I am a law prof and know a little about this, but have not read the article, so I can only comment on photographing buildings. Last time I looked at this, I remember that there was a revision to the copyright law that allows photographing buildings, even for commercial purposes. You can copyright the design and appearance of a building, but that only prevents people from building the building, not photographing it. You cannot trespass to get the pictures, however.
The ROCK N' ROLL HALL OF FAME case was not about copyright but trademark, a distinction only a lawyer would make.:-) The photographer used the caption, "ROCK N' ROLL HALL OF FAME, which the plaintiff claimed was trademarked so he could not use it. The plaintiff also claimed that the design of the building was so distinctive and so will known that it was also a trademark that could not be used without permission. The court disagreed, finding that the building had not been used as a trademark and that using the name of the building was a fair use of the copyright. See: Rock and Roll Hall of Fame and Museum, Inc. v. Gentile Productions, 134 F.3d 749, 45 U.S.P.Q.2d 1412, 1998 Fed.App. 0020P (6th Cir.(Ohio) Jan 20, 1998) and Rock & Roll Hall of Fame and Museum, Inc. v. Gentile Productions, 71 F.Supp.2d 755 (N.D.Ohio Sep 02, 1999)
People are different from buildings - they have a right to control their publicity. The lighthouse does not make sense to me - the federal government does not have copyright in anything it does or owns, so they cannot charge you to use the images.
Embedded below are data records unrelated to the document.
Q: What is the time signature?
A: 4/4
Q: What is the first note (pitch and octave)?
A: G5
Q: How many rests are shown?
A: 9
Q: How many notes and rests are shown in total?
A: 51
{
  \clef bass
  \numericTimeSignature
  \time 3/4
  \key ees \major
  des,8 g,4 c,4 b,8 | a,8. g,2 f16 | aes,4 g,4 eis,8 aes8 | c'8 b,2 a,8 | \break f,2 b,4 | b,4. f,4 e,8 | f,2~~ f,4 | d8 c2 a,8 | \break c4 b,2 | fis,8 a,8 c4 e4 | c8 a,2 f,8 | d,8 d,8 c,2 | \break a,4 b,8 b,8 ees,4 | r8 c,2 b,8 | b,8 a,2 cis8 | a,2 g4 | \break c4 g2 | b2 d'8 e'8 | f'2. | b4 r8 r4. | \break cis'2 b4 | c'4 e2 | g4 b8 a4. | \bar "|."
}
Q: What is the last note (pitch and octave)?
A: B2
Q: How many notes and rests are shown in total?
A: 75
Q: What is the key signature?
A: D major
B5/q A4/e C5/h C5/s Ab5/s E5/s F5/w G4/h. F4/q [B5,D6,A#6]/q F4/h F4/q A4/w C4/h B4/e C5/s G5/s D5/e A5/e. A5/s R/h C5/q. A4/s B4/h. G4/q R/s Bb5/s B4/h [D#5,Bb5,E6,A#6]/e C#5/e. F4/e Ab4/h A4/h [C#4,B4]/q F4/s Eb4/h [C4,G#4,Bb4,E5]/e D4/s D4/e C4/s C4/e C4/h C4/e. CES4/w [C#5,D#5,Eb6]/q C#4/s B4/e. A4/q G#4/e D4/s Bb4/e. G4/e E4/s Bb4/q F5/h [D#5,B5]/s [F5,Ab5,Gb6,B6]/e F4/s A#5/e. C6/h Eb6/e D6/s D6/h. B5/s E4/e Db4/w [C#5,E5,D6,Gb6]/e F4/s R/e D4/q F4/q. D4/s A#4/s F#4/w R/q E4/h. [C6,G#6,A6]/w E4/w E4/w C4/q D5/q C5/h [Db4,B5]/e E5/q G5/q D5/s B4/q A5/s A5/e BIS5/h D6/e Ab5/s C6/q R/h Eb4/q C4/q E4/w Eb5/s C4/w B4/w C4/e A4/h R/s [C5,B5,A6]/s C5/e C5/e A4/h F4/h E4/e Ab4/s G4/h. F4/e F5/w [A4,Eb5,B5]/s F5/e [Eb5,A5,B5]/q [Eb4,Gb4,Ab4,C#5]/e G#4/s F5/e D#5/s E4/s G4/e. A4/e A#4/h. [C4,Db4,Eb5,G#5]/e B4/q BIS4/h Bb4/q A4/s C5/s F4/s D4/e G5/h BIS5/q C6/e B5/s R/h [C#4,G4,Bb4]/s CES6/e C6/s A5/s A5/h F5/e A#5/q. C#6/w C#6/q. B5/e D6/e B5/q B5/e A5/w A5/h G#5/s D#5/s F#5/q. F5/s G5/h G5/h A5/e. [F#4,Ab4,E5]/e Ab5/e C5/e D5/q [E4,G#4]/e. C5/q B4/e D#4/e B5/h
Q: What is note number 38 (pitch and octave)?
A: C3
Want to worry about something? How do all of those wonderful street photographs square with new state privacy laws? This becomes especially troublesome when they are on the Internet. Did Winograd get releases? Could someone in one of his famous pictures block its sale or display? All of the court cases are about news and reporters, not fine art. Some of us are working on this problem and would welcome comments.